--- Dataset ---
━━━━━━━━━━

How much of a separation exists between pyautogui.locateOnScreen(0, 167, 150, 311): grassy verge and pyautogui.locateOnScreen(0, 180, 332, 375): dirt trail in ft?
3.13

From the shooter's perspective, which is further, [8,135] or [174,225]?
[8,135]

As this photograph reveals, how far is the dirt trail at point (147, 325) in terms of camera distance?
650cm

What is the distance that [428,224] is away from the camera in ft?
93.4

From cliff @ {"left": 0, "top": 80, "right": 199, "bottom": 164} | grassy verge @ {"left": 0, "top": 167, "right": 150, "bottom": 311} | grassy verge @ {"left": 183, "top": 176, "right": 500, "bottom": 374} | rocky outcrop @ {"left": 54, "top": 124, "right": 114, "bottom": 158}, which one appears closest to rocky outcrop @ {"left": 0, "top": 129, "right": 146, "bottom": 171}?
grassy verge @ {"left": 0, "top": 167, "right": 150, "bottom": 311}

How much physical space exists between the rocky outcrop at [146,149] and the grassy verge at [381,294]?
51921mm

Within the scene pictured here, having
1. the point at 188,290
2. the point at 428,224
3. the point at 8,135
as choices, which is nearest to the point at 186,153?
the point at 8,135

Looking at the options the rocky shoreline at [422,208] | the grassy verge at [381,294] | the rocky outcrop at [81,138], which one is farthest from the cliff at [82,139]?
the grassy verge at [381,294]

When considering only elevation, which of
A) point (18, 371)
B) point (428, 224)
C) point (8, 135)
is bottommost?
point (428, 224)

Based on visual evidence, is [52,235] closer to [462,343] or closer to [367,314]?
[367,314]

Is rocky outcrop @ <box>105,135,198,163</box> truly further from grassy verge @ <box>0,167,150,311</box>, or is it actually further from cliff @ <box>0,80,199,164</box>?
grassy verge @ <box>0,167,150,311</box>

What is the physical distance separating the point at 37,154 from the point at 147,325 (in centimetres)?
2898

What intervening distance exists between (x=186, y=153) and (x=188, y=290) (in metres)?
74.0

━━━━━━━━━━

--- Job ---
Can you change every "dirt trail" in the records above to "gravel path" and give all of them again, leaving everything else as it stands?

--- Expected output ---
How much of a separation exists between pyautogui.locateOnScreen(0, 167, 150, 311): grassy verge and pyautogui.locateOnScreen(0, 180, 332, 375): gravel path in ft?
3.13

From the shooter's perspective, which is further, [8,135] or [174,225]?
[8,135]

As this photograph reveals, how far is the gravel path at point (147, 325) in terms of camera distance?
650cm

What is the distance that [428,224] is away from the camera in ft?
93.4

From cliff @ {"left": 0, "top": 80, "right": 199, "bottom": 164} | grassy verge @ {"left": 0, "top": 167, "right": 150, "bottom": 311} | grassy verge @ {"left": 183, "top": 176, "right": 500, "bottom": 374} | rocky outcrop @ {"left": 54, "top": 124, "right": 114, "bottom": 158}, which one appears closest to rocky outcrop @ {"left": 0, "top": 129, "right": 146, "bottom": 171}?
grassy verge @ {"left": 0, "top": 167, "right": 150, "bottom": 311}

How much physical space exists between the rocky outcrop at [146,149] and the grassy verge at [381,294]?
51921mm

Within the scene pictured here, having
1. the point at 188,290
2. the point at 428,224
3. the point at 8,135
as choices, which is nearest to the point at 186,153?
the point at 8,135

Looking at the options the rocky shoreline at [422,208] | the grassy verge at [381,294] | the rocky outcrop at [81,138], which one is farthest from the cliff at [82,139]?
the grassy verge at [381,294]

When considering only elevation, which of
A) point (18, 371)
B) point (428, 224)
C) point (8, 135)
is bottommost?
point (428, 224)

Based on visual evidence, is [52,235] closer to [462,343] or closer to [367,314]?
[367,314]

Is rocky outcrop @ <box>105,135,198,163</box> truly further from grassy verge @ <box>0,167,150,311</box>, or is it actually further from cliff @ <box>0,80,199,164</box>?
grassy verge @ <box>0,167,150,311</box>

What is the physical distance separating the point at 37,154 from the point at 147,325 (in centimetres)?
2898

What intervening distance exists between (x=186, y=153) and (x=188, y=290) (in metres)?
74.0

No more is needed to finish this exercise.